### Try it
Produce an exact transcription of the listing below, omitting the pictures.

### Information shown
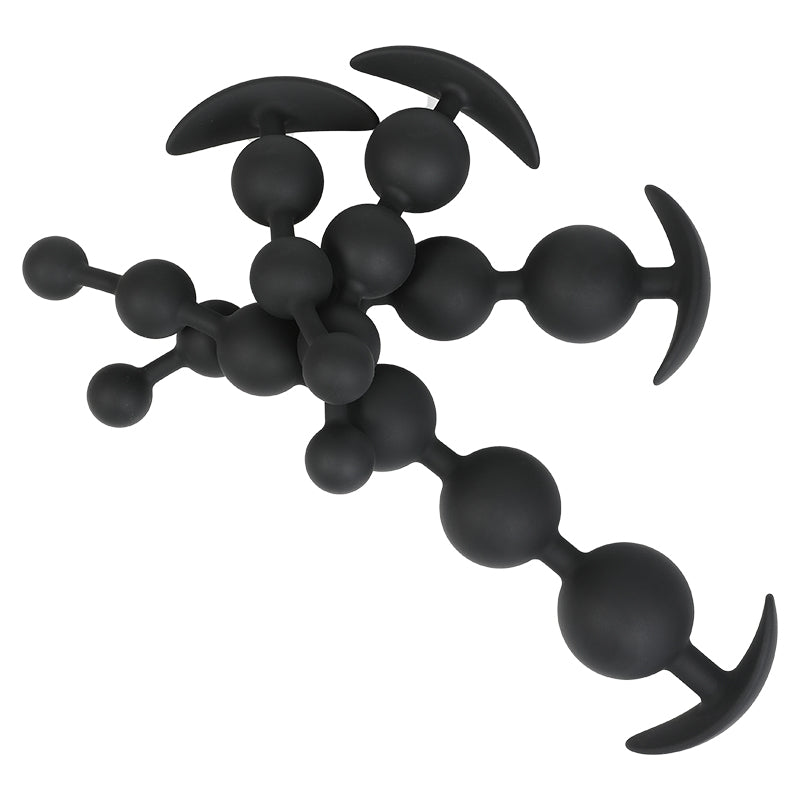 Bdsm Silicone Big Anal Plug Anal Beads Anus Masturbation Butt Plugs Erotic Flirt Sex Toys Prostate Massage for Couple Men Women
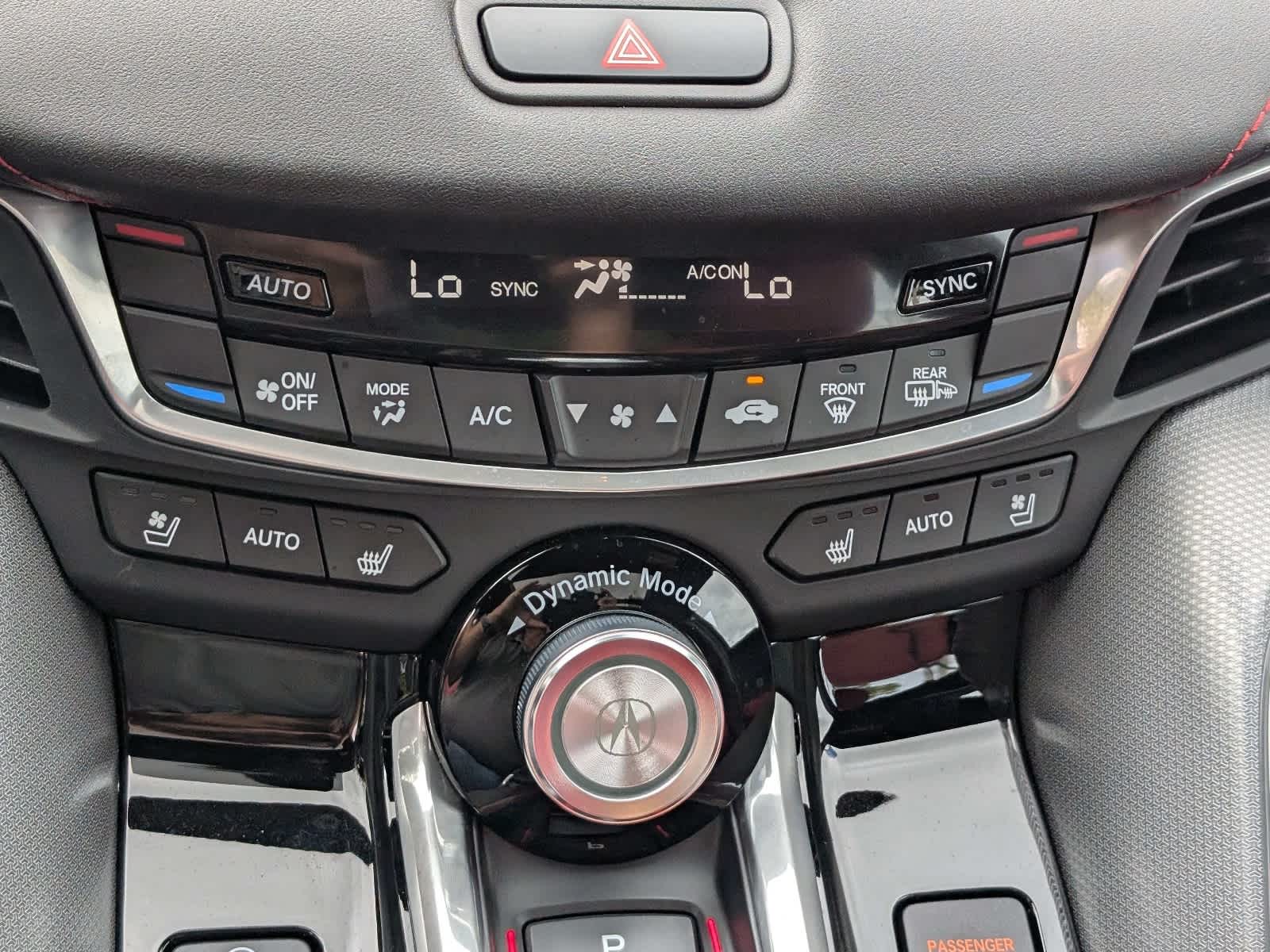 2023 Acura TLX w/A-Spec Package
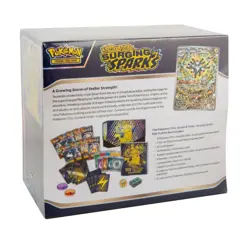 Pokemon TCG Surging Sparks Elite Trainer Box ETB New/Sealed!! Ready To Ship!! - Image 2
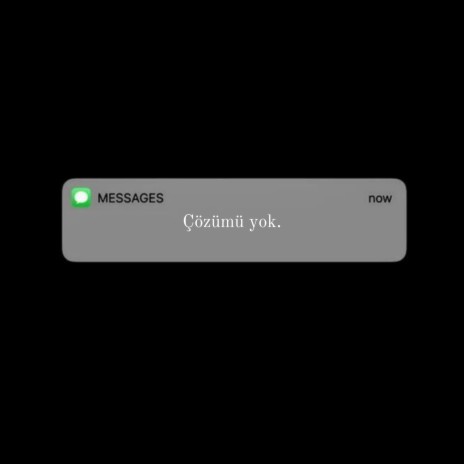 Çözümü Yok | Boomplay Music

### Written solution
 Bdsm Silicone Big Anal Plug Anal Beads Anus Masturbation Butt Plugs Erotic Flirt Sex Toys Prostate Massage for Couple Men Women
 2023 Acura TLX w/A-Spec Package
 Pokemon TCG Surging Sparks Elite Trainer Box ETB New/Sealed!! Ready To Ship!! - Image 2
 Çözümü Yok | Boomplay Music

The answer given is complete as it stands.